TASK TO COMPLETE
Reproduce the rows from the line containing "From the camera angle" through the end of the rows, both ends included. Keep every word and character unchanged.

[Stored records]
# # # # #

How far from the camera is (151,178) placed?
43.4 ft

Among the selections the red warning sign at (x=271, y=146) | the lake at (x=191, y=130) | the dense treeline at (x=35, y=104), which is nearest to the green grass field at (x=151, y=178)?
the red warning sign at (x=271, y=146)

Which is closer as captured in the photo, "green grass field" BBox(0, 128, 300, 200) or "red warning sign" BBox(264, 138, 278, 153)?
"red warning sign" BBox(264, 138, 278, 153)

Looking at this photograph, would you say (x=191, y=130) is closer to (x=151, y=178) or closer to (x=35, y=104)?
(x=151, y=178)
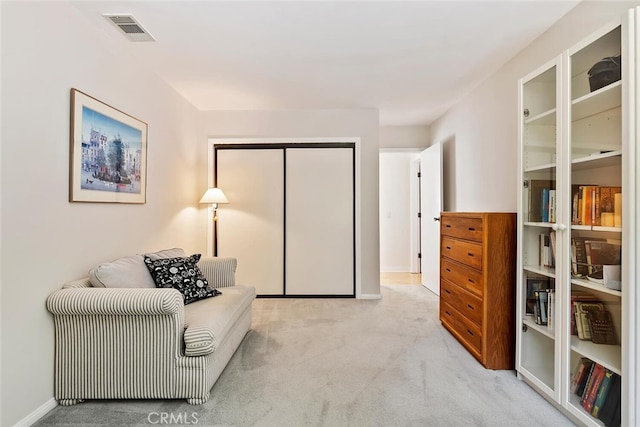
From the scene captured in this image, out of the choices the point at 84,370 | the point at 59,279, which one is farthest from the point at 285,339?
the point at 59,279

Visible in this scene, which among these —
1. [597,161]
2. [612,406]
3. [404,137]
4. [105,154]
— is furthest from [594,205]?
[404,137]

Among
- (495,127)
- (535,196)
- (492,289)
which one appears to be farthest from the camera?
(495,127)

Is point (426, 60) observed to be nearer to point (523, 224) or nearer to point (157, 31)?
point (523, 224)

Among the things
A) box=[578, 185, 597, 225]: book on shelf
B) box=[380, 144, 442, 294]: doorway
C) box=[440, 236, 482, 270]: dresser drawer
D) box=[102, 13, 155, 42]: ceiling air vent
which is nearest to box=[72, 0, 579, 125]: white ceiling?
box=[102, 13, 155, 42]: ceiling air vent

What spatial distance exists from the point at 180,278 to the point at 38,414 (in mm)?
1025

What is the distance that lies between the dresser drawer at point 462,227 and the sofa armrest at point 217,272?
2.05m

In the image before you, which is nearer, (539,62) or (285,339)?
(539,62)

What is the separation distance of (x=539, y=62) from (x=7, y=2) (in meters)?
3.30

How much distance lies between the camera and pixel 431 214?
4664 mm

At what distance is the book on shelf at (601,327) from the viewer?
1.63 m

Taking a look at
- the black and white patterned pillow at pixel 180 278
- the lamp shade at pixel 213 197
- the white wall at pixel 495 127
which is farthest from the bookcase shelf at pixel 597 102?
the lamp shade at pixel 213 197

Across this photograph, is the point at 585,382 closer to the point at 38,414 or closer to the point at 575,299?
the point at 575,299

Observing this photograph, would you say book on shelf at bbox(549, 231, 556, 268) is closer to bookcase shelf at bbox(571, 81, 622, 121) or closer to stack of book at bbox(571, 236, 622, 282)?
stack of book at bbox(571, 236, 622, 282)

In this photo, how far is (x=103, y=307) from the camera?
182cm
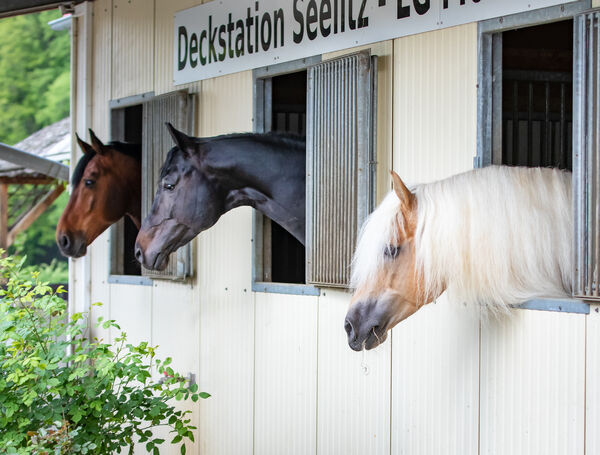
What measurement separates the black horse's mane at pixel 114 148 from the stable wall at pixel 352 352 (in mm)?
364

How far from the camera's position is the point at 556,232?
8.64 feet

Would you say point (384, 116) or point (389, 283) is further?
point (384, 116)

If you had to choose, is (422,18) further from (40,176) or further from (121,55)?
(40,176)

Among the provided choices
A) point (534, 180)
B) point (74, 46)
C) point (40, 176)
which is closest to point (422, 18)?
point (534, 180)

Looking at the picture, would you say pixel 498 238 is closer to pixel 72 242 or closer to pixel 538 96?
pixel 538 96

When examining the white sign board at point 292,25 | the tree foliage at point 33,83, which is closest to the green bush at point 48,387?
the white sign board at point 292,25

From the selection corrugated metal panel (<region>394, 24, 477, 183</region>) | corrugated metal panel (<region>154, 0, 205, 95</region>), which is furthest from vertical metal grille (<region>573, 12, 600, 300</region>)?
corrugated metal panel (<region>154, 0, 205, 95</region>)

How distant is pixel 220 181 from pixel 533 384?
1.75 m

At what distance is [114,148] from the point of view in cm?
471

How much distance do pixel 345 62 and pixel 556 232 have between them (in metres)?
1.20

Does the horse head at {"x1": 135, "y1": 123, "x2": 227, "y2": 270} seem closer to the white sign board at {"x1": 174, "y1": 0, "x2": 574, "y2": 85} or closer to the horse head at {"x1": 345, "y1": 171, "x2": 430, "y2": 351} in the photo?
the white sign board at {"x1": 174, "y1": 0, "x2": 574, "y2": 85}

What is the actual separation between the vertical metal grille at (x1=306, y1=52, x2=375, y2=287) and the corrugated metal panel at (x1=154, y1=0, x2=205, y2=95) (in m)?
1.29

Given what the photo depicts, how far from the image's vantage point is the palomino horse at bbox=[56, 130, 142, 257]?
454 centimetres

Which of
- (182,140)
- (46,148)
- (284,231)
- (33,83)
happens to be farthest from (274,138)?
(33,83)
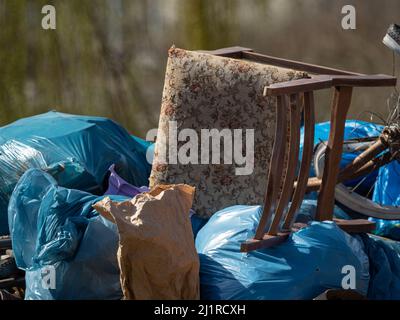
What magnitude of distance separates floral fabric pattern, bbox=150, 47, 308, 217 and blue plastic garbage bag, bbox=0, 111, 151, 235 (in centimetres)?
43

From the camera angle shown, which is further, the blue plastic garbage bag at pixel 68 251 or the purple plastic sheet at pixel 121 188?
the purple plastic sheet at pixel 121 188

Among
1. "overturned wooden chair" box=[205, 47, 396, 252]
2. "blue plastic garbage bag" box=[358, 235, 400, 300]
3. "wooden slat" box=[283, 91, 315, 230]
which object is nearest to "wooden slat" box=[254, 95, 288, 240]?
"overturned wooden chair" box=[205, 47, 396, 252]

# # # # #

WRITTEN REPLY
From the camera angle shown, which is further, the blue plastic garbage bag at pixel 68 251 or the purple plastic sheet at pixel 121 188?
the purple plastic sheet at pixel 121 188

Among
1. "overturned wooden chair" box=[205, 47, 396, 252]
2. "blue plastic garbage bag" box=[358, 235, 400, 300]
3. "wooden slat" box=[283, 91, 315, 230]
which object is nearest to "wooden slat" box=[254, 95, 288, 240]?
"overturned wooden chair" box=[205, 47, 396, 252]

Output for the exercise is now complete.